Le timing n’est pas anodin : Saylor a publié son post juste avant une divulgation attendue lundi par MicroStrategy et accompagné sa sortie d’un graphique cryptique légendé “What’s next?”. Cette communication intervient alors que le cours du bitcoin reste volatil autour des 54 000 dollars ces derniers jours.
La visibilité médiatique et financière dotn bénéficie Saylor confère à ses prises de position un poids particulier auprès des investisseurs institutionnels.
Censure ou protection du protocole ?
Pour certains partisans de BIP-110 comme Luke Dashjr ou Dathon Ohm (le développeur pseudonyme à l’origine de la proposition), limiter les transactions non monétaires vise avant tout à préserver l’intégrité et l’efficacité du réseau face à l’engorgement potentiel provoqué par les inscriptions massives type Ordinals. Ils estiment que Bitcoin doit rester avant tout un système monétaire pair-à-pair tel que décrit dans le livre blanc original.

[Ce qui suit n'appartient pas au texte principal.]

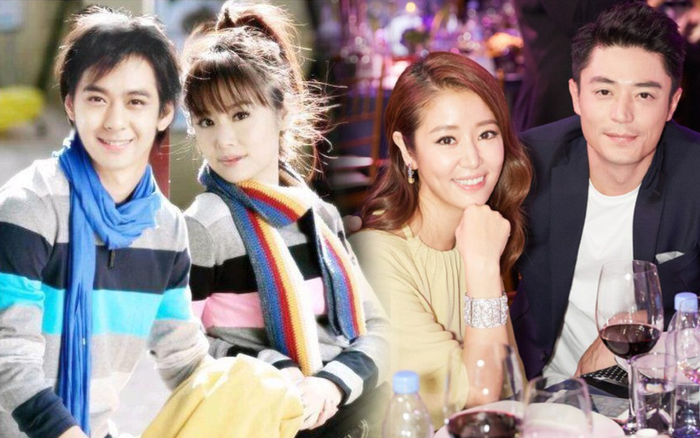 Chồng và tình cũ trở thành bạn thân, Lâm Tâm Như tiết lộ lý do khiến ai cũng bất ngờ Ảnh 2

À l’inverse, Adam Back ou Leonidas défendent une vision plus ouverte où innovation et liberté priment sur toute forme potentielle de censure – même temporaire – imposée par une modification du consensus ou des politiques logicielles centrales.
La communauté Bitcoin sous tension
L’avenir immédiat reste incertain : alors que l’échéance clé pour BIP-110 approche en août prochain, aucune majorité ne se dégage clairement parmi les mineurs ni au sein des principaux pools. La fragmentation technique induite par DOG Mode menace aussi bien la cohérence opérationnelle que la perception publique du projet Bitcoin. Les prochaines semaines seront décisives pour jauger si le réseau saura préserver son unité sans sacrifier sa capacité d’innovation.
L'analyse en bref
- •BIP-110 propose d’abaisser le seuil d’approbation des mineurs de 95% à 55% pour les mises à jour du protocole.

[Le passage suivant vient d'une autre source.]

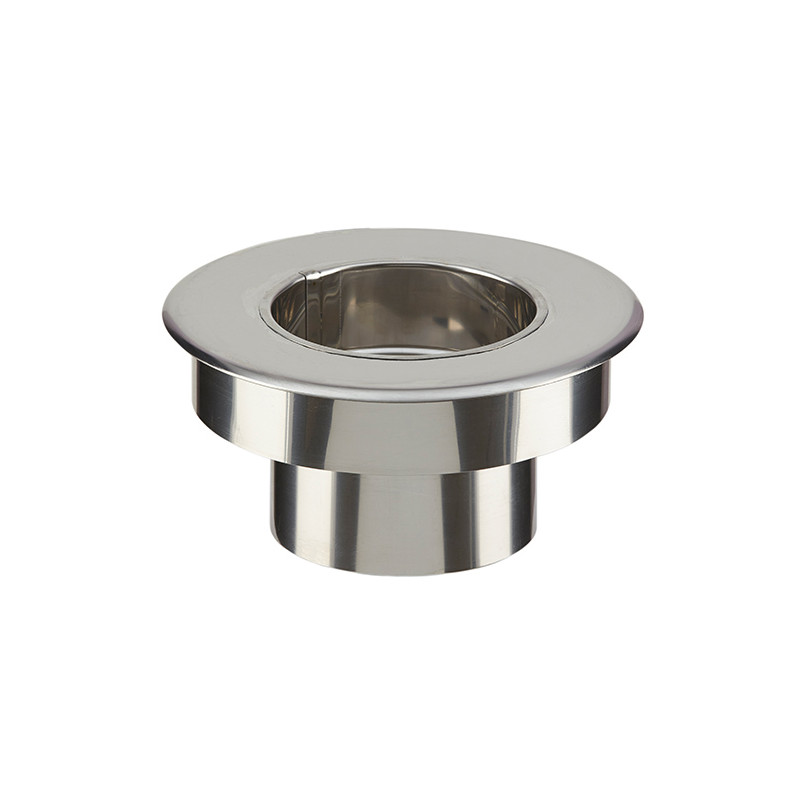 Adaptateur Aspirotor conduit pour Inox-Inox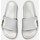 Zapatos Mujer Sandalias Karl Lagerfeld KL88808N KONDOMINIUM Plata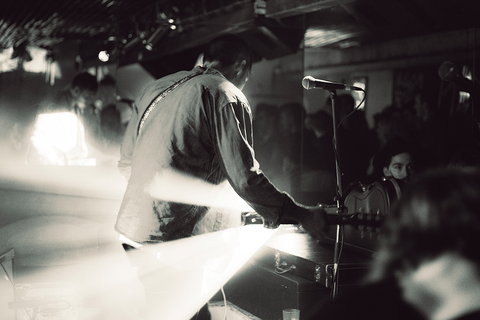 Elsewhere Bar - Accommodation Nelson Bay 1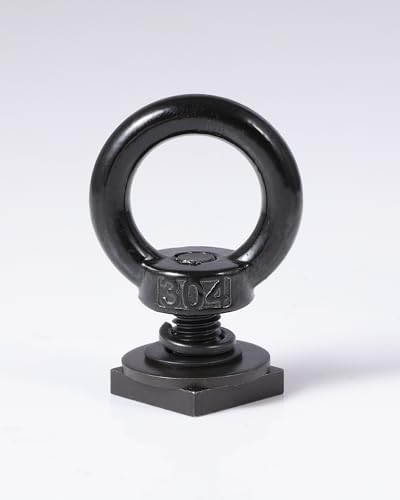 moroinriz T Track Mount Tie Down Anchor - Image 5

- •Lors de la période n°475 (blocs 955,584 à 957,599), seulement 1% des blocs étaient favorables à BIP-110.
- •Michael Saylor, dont la société détient 843 775 BTC (54,31 milliards $), alerte sur le risque de scission du réseau.

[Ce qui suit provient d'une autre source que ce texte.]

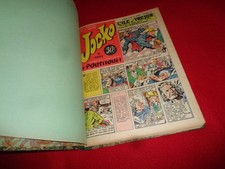 Album reliure jocko d'occasion  Cogolin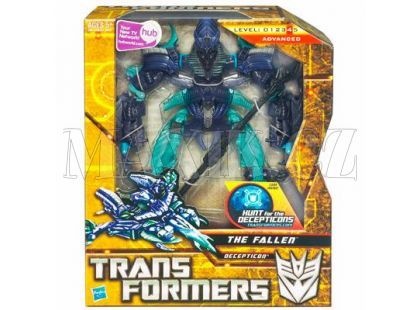 Transformeři filmová auta Hasbro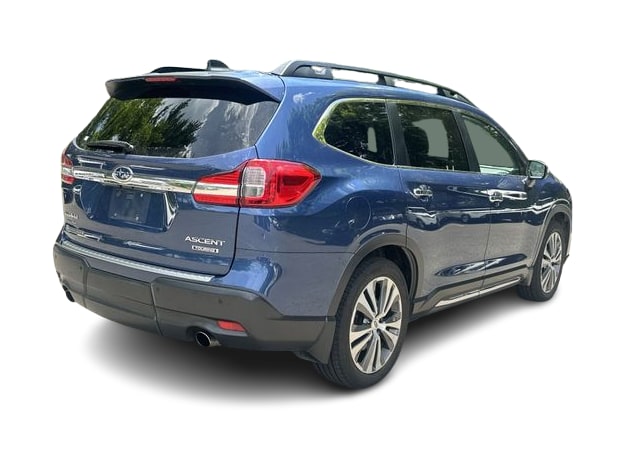 Thumbnail: 2019 Subaru Ascent - 24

Les prochains tests pour le marché
La période de signalisation des mineurs pour BIP-110 a récemment montré seulement 1% de blocs favorables, alors que la proposition vise à abaisser le seuil d’approbation à 55%, et une divulgation de Strategy est attendue lundi, ce qui pourrait influencer la dynamique du débat. Si le soutien des mineurs reste aussi faible ou si la divulgation de Strategy ne clarifie pas la position institutionnelle, l’incertitude autour d’une éventuelle scission du réseau persistera.